Russell Mahkemesi'ni anlatan metni son cümlesinden sonra sürdürün.

Gösterilen metin -
= = = =

Siyasetçi kimliğinin ötesinde aynı zamanda bir devletler hukuku doçenti olan Mehmet Ali Aybar,** 1966 yılında filozof Bertrand Russell’ın girişimiyle oluşturulan Uluslararası Savaş Suçları Mahkemesi’nin bir üyesiydi. “Russell Mahkemesi” olarak da bilinen Mahkeme’nin amacı, gerek stratejik önemi gerek zengin yeraltı kaynakları nedeniyle Vietnam konusunda önceleri sömürgeci Fransa’yı destekleyen daha sonra ise kukla hükümetler ve askerî birliklerle fiilî olarak ülkeye giren ABD’nin işlediği savaş suçlarını araştırmak, dünya çapında kamuoyu yaratmaktı. İdari başkanlığını Jean-Paul Sartre’ın yaptığı Mahkeme adına dünyanın önde gelen entelektüellerine, alanlarındaki yetkin isimlerine davet mektupları gönderen Onursal Başkan Russell, Mahkeme’yi, “ezilenlerin adil bir şekilde müdafaa edilebilecekleri bir platform, bir forum” olarak tanımlıyor; “büyük bir askerî devletin küçük bir ulusa karşı giriştiği en acımasızca ve utanmazca faaliyetlerin birikmiş kanıtlarını gün ışığına çıkarma” isteğini ortaya koyuyordu. 1950’li yıllardan itibaren özellikle nükleer silahsızlanma için ve Vietnam’da yürütülen savaşa karşı verdiği mücadele ile öne çıkan Russell, bir Uluslararası Savaş Suçları Mahkemesi oluşturma fikri için çalışmalarına 1966 sonlarında hız kazandırdı. Nitekim aynı yılın Kasım ayında Russell’ın çağrısıyla Londra’da bir araya gelen bir grup aydın, Mahkeme’nin statüsünü ve programını hazırlayarak Vietnam’a çeşitli tahkik komisyonları göndermeyi kararlaştırdı.

= = = =

Bir veri dosyasından bölüm -

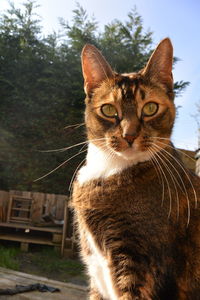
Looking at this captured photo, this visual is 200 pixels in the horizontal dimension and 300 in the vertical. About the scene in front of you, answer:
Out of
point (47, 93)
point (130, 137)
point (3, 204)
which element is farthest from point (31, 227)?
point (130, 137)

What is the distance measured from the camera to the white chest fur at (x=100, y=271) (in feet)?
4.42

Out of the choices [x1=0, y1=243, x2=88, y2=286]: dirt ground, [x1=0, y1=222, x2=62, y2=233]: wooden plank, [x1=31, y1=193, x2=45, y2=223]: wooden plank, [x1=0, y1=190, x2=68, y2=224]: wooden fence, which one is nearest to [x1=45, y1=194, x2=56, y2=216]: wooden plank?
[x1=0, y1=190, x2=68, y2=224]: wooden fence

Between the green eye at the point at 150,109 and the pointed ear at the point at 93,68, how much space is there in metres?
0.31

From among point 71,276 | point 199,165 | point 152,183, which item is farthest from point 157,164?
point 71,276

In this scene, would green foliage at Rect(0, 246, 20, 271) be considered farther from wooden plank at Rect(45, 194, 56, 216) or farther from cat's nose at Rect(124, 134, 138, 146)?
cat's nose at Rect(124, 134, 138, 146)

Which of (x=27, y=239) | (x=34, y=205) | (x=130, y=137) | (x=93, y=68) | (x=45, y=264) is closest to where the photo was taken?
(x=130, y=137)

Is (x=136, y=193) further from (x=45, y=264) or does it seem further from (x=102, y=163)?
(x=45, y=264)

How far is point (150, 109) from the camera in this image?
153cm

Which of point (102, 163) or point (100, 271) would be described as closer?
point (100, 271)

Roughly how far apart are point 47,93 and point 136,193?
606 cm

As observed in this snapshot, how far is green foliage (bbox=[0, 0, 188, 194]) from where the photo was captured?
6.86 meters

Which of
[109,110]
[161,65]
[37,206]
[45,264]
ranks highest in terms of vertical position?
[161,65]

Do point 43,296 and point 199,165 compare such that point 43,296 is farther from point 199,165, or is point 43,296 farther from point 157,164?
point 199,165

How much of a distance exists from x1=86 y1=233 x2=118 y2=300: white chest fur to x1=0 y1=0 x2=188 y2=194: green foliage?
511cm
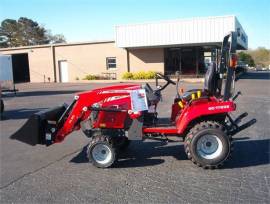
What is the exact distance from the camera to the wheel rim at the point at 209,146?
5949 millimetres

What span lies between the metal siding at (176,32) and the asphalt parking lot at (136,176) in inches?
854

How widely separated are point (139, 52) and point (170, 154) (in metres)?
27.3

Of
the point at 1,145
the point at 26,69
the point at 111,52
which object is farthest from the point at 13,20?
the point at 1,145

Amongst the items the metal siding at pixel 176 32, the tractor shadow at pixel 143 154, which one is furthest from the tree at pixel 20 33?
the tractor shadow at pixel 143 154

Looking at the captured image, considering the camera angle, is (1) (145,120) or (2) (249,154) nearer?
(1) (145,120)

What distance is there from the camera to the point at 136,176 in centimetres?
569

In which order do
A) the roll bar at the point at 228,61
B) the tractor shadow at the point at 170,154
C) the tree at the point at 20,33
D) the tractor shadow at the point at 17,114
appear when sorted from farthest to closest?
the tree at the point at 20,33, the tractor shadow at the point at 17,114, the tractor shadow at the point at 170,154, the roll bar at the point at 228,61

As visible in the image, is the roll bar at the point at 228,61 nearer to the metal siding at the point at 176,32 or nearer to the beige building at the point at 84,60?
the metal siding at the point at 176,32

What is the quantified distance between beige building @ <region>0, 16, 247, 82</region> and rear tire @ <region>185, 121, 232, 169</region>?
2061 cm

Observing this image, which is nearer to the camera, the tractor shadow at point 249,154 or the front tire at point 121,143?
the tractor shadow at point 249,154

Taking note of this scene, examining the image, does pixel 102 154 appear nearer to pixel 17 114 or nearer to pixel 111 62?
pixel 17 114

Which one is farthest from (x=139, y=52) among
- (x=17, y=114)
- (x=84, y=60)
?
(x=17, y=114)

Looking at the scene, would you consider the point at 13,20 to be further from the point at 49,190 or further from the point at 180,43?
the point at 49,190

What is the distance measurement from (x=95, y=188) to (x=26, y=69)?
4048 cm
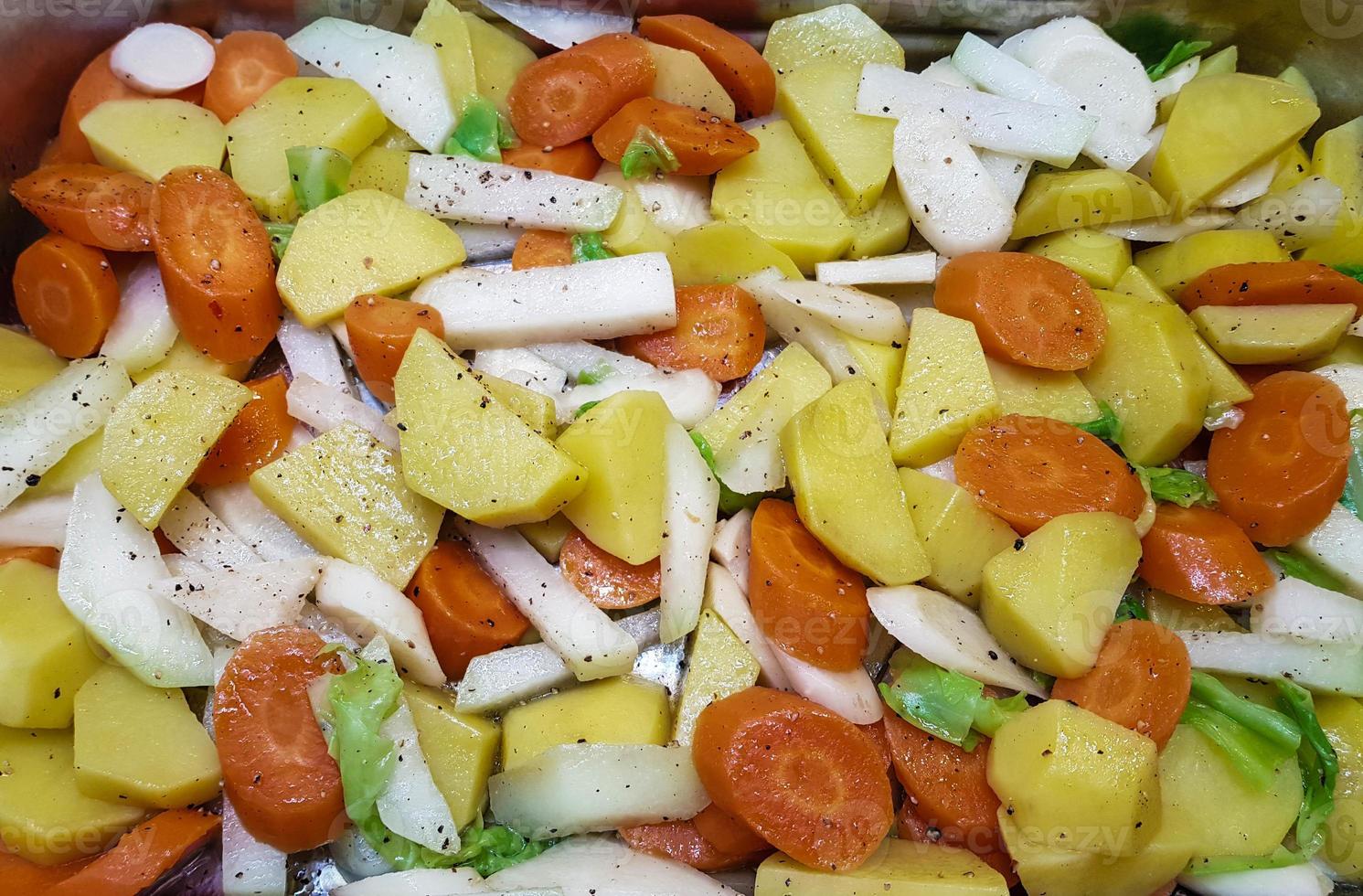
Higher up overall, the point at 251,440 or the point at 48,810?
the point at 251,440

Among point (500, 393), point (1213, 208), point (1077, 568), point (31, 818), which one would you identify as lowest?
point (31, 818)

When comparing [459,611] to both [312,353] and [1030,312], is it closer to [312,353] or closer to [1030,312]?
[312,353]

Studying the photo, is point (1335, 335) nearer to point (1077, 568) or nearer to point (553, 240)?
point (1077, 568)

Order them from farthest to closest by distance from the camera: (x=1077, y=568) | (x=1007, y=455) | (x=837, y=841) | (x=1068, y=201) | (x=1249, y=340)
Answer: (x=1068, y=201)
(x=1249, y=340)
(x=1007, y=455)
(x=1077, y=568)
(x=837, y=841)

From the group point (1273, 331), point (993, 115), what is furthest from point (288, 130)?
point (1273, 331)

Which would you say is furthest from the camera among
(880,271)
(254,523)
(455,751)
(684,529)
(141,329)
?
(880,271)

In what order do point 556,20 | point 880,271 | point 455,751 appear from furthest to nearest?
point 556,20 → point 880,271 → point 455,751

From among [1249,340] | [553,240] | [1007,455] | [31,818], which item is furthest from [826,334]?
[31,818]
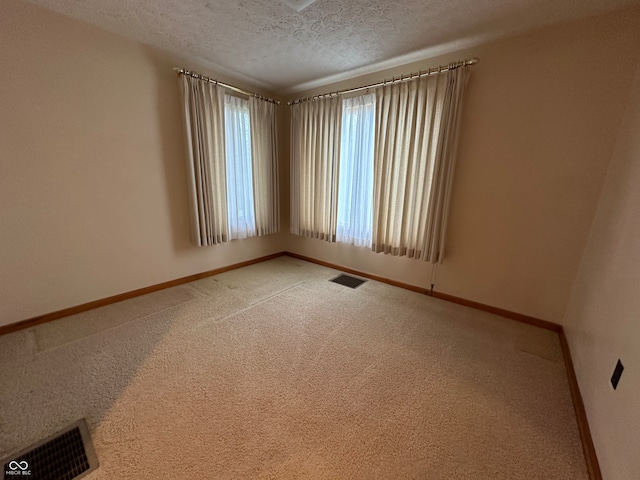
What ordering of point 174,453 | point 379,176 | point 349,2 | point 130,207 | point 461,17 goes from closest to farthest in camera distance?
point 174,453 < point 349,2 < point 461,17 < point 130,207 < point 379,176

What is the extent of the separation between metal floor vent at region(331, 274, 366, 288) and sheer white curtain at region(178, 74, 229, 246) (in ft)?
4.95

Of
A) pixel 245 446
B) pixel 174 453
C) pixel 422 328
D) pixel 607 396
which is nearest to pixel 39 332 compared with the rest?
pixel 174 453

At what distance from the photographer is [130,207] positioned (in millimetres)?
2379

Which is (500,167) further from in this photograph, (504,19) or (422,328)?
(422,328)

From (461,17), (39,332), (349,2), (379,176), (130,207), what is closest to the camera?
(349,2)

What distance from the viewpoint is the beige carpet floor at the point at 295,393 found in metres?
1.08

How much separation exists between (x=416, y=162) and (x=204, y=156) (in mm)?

= = = =

Sonuç -
Mahkeme, Russell, Sartre ve Aybar dışında şu isimlerden oluşuyordu:*

• Wolfgang Abendroth: Hukuk doktoru, siyaset bilimi profesörü.
• Gunther Anders: Yazar, felsefeci.
• James Baldwin: Yazar.
• Lelio Basso: İtalyan Sosyalist Proleter Birlik Partisi Başkanı, milletvekili, uluslararası avukat.
• Simone de Beauvoir: Yazar, felsefeci.
• Lazaro Cardenas: Meksika eski devlet başkanı.
• Stokely Carmichael: Barışçıl Öğrenci Koordinasyon Komitesi Başkanı.
• Lawrence Daly: Büyük Britanya Ulusal Madenciler Sendikası Genel Sekreteri.
• Vladimir Dedijer: Tarihçi ve hukuk doktoru (Dedijer, aynı zamanda “Mahkeme Başkanı” sıfatını taşıyor ve oturumları yönetiyordu).
• David Dellinger: Amerikalı pasifist, Liberation editörü, “5. Cadde Gösteri Komitesi”* Başkanı.
• Isaac Deutscher: Tarihçi.
• Haika Grossman: Hukukçu.
• Gisele Halimi: Avukat, Cezayir’deki Fransız baskısına dair kimi eserlerin yazarı.
• Amado Hernandez: Şair, Filipinler Demokratik İşçi Partisi Başkanı, Ulusal Filipinli Yazarlar Örgütü fiilî başkanı.
• Melba Hernandez: Küba Vietnamla Dayanışma Komitesi Başkanı.
• Mahmud Ali Kasuri: Pakistan Yüksek Mahkemesi’nde avukat.
• Sara Lidman: Yazar.
• Kinju Morikawa: Avukat, Japonya Sivil Haklar Birliği Başkan Yardımcısı.
• Carl Oglesby: Oyun yazarı, Demokratik Toplum İçin Öğrenci Girişimi eski başkanı.
• Shoichi Sakata: Fizik profesörü.
• Laurent Schwartz: Matematik profesörü.
• Peter Weiss: Oyun yazarı, yönetmen.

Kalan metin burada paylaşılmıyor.